Movistar citó el emblemático caso de la separación funcional en British Telecom, empresa que se desprendió de su brazo mayorista para crear Openreach, pero que a más de diez años de distancia de esa escisión el regulador local Ofcom continúa identificando “relevantes” fallas en el mercado de telecomunicaciones británico:

“Tras diez años, el regulador sigue endureciendo las condiciones de la separación funcional, con una separación legal en 2017 (…) Y hoy el Reino Unido muestra un retraso relevante en los despliegues de redes de acceso de nueva generación o NGA respecto a los países de su entorno europeo, pues va retrasado en la carrera de redes de fibra hasta el hogar que traen velocidades de un gigabit por segundo, con únicamente un 4.0% de los hogares conectados, frente a un 71% en España o un 89% en Portugal”, escribió Telefónica Movistar en su argumentación.

La separación funcional ordenada a Telmex en 2017, de ser “hipotéticamente efectiva”, no debe sustituir el resto de las obligaciones regulatorias impuestas a Teléfonos de México como agente preponderante, pues la autoridad debe continuar con los análisis de efectividad y ejecutar, de ser necesario, otras medidas asimétricas para hacer más equilibrado al sector, porque para Telefónica “la separación funcional no es garantía del cumplimiento del resto de las obligaciones asimétricas de un operador preponderante”.

Los comentarios de Telefónica acerca de la separación funcional se desprenden de que las reglas del IFT para el cumplimiento del principio “Eoi” o de equivalencia de insumos no establecen de manera clara cómo debe cumplirse ese principio y tampoco garantizan su cumplimiento efectivo, aun cuando América Móvil y su filial Telmex intenten dar o den cumplimiento al mismo.

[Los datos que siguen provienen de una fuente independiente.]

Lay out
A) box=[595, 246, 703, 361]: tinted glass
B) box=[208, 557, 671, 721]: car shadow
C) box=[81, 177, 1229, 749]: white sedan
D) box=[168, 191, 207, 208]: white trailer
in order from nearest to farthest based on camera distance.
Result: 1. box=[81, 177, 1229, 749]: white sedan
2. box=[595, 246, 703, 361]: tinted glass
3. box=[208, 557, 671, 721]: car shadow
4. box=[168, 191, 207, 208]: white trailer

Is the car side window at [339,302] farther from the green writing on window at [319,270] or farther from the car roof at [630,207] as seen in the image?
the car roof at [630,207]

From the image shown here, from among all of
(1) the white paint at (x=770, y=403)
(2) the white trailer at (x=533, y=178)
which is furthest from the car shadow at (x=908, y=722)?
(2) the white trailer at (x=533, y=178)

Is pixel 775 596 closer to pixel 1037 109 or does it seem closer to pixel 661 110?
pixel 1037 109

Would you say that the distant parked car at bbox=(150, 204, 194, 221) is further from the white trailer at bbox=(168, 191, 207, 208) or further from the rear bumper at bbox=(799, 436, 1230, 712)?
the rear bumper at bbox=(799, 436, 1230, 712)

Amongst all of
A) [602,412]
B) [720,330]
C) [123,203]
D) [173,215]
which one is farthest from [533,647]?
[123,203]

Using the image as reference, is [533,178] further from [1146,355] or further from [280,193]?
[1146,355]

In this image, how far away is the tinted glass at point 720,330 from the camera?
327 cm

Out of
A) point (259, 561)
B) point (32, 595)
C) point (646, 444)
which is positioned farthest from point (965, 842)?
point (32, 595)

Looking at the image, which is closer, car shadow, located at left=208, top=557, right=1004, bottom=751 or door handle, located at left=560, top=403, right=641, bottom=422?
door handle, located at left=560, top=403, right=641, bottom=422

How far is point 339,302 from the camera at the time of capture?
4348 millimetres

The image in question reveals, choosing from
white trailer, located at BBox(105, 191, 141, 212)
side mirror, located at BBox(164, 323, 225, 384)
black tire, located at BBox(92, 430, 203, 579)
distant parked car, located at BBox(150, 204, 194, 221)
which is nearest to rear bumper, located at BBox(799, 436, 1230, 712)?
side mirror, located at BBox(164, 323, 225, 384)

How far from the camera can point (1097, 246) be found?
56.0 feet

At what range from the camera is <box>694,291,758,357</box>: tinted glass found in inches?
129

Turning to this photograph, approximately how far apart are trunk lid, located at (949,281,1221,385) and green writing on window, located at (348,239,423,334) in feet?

Un incumplimiento al principio “Eoi” existe, por ejemplo, cuando no se ven equivalencias entre los sistemas de trámites que utiliza la propia empresa con los que usan otros operadores y que fue uno de los varios motivos por los que el IFT ordenó la separación funcional de Telmex hace dos años como una opción viable para acabar con esas dificultades.

Movistar dijo que el IFT ordenó la separación funcional con la creencia de que este tipo de incumplimientos se solucionarían en el corto plazo, cuando pudo haber establecido otros esquemas de solución inmediata para resolverlos desde 2017.

La operadora indicó al regulador que una posible solución inmediata podría estar en la obligación de que Telmex establezca esquemas de actuación y de organización conocidos en el ámbito empresarial como “muralla china”, a fin de garantizar un trato igualitario entre las empresas del grupo América Móvil y el resto de la industria, cuando, por ejemplo, algún actor solicite un enlace, una acceso en radiobase, una desagregación de bucle local, etc.

Por tanto esta es una petición de Movistar al IFT para tomarse en consideración en la redefinición de la política regulatoria hacia Telmex/Telcel desde 2020.